Rewrite the material starting at the line containing "Is neighboring house" and ending at the line containing "1.75 meters", putting "wooden board fence" in place of "wooden privacy fence" and leaving everything else unchanged.

+++ Records supplied +++

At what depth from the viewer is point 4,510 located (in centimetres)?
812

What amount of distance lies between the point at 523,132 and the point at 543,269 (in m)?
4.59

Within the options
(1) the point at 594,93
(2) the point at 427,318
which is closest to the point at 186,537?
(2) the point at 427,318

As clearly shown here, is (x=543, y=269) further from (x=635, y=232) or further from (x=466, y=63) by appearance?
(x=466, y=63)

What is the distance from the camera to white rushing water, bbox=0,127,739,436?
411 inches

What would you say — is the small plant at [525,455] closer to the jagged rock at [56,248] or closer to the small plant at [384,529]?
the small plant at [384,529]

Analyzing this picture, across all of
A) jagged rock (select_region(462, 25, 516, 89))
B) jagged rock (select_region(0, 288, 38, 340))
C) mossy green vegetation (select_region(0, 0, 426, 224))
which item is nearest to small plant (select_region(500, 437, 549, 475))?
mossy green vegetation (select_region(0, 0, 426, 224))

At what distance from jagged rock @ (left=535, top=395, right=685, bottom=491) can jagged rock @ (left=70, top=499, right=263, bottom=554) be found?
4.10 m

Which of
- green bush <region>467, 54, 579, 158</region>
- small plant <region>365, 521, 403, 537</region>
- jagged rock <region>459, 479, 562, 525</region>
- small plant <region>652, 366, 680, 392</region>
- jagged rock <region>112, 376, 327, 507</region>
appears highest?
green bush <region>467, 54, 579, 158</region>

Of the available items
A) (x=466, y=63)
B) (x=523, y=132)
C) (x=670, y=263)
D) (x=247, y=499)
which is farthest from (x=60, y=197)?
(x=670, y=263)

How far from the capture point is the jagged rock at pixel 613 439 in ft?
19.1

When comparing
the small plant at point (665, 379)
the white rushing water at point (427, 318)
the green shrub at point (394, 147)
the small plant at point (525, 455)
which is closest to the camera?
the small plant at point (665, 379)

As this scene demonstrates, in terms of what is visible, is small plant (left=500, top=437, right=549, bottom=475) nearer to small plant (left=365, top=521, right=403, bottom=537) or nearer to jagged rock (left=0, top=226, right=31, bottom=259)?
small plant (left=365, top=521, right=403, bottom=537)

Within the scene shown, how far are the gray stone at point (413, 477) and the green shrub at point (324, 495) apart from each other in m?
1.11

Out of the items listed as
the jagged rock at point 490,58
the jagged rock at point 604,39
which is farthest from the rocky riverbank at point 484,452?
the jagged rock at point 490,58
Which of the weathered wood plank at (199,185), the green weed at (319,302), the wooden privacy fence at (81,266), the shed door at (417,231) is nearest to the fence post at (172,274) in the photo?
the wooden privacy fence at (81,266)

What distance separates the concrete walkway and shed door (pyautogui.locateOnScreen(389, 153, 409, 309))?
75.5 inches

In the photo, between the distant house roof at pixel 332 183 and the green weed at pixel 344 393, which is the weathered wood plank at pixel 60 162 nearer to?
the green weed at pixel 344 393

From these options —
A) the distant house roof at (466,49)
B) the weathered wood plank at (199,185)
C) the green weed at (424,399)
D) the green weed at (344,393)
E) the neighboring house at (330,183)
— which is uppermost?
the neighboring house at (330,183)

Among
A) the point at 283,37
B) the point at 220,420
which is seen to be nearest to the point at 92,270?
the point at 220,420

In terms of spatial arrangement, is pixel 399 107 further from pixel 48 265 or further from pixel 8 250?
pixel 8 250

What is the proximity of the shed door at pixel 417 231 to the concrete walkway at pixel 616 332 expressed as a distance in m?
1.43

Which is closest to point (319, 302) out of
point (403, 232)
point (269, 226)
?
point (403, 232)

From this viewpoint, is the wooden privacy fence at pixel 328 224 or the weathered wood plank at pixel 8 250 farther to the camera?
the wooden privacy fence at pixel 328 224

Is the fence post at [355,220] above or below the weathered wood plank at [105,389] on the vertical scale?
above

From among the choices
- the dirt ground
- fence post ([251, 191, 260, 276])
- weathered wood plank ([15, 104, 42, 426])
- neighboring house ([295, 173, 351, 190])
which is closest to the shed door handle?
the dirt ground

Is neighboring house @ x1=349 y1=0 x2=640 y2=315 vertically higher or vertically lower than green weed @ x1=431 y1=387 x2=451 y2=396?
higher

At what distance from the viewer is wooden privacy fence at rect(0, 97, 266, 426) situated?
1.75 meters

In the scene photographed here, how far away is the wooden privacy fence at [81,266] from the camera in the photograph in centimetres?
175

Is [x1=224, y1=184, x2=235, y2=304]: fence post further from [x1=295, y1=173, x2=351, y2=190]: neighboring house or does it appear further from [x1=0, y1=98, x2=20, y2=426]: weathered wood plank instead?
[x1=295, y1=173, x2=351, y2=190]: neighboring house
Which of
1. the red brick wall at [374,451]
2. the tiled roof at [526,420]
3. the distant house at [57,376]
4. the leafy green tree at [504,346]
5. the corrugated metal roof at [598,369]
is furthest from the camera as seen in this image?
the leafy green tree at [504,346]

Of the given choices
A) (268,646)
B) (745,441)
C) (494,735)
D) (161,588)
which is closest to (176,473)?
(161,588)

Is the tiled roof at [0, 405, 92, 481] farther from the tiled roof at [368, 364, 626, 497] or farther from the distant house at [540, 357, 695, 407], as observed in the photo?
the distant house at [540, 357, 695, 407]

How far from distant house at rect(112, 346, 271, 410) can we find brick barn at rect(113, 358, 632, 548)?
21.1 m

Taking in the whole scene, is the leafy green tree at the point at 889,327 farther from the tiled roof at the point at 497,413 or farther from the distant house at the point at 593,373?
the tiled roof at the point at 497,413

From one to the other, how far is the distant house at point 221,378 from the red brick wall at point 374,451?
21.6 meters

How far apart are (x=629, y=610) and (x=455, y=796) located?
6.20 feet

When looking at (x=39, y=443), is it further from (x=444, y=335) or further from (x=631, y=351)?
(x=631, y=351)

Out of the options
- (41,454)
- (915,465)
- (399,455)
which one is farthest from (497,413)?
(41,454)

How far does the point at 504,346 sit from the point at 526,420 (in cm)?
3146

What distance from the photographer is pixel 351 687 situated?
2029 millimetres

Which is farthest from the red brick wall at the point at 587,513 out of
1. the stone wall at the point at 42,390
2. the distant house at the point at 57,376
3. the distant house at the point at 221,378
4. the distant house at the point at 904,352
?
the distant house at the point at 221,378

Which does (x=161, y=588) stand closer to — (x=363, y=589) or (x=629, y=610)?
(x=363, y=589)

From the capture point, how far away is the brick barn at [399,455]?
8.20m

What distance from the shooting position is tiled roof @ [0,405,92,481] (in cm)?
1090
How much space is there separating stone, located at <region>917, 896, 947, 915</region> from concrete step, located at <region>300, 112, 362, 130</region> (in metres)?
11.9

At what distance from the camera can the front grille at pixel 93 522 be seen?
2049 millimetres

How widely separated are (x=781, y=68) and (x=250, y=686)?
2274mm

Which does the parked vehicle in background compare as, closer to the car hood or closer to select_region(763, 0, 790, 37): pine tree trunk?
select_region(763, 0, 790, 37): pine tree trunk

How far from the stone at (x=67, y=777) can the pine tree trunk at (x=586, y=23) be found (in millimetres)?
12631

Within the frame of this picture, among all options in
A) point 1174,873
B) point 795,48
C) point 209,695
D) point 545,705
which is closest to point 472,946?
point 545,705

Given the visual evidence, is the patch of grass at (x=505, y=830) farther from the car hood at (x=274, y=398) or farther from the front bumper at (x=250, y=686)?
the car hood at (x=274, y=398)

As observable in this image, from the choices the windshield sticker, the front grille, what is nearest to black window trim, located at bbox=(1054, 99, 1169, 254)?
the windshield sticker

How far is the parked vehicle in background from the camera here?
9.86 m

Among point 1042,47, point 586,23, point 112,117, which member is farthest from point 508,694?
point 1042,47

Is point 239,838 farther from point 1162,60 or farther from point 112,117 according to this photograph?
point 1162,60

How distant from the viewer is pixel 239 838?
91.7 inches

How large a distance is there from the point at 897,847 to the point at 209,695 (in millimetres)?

+++

Output below -
Is neighboring house @ x1=349 y1=0 x2=640 y2=315 vertically higher or vertically lower than green weed @ x1=431 y1=387 x2=451 y2=396?
higher

At what distance from the viewer is wooden board fence at rect(0, 97, 266, 426) situated?
1.75 meters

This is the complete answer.